Tra i fattori succitati che, dal '400 in poi, hanno avuto un'influenza rilevante sullo sviluppo di un sistema di rappresentazione visivo caratterizzato da un'impronta veristico-naturalistica, un ruolo fondamentale è occupato dalla prospettiva.

Nonostante la sua natura in parte convenzionale, la rappresentazione prospettica dello spazio ha rappresentato un evento rivoluzionario nella storia delle tecniche finalizzate a fornire una ricostruzione sempre più verosimile della realtà:

"Nessun'altra forma di rappresentazione prima di allora era stata in grado di rispondere meglio alle esigenze di un più efficace rapporto con il mondo (...) affermando che la realtà virtuale è una fisica particolare, voglio dire che è il risultato storico di una lunga tradizione di studi di famosi filosofi e in particolare di Cartesio.
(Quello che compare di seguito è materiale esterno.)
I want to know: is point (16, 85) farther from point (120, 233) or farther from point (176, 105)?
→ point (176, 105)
Cartesio aveva inventato le coordinate cartesiane, dello spazio e del tempo; Cartesio è il primo matematico dello spazio e precisamente dello spazio virtuale. Se facciamo riferimento alla storia dell'arte, vediamo che quando fu inventata la prospettiva, da Jounaud, fu creato il punto di fuga che è il primo punto virtuale di osservazione dell'infinito. Infatti, gli inventori della prospettiva sono stati i primi, dopo Cartesio, che hanno contestato lo spazio aritmetico e introdotto immagini che dipendono dall'osservatore. Quindi le immagini, le rappresentazioni del mondo, dipendono da chi le osserva." (Pierre Lévy - Filosofo e docente al Dipartimento di Ipermédia dell'Università di Parigi 8).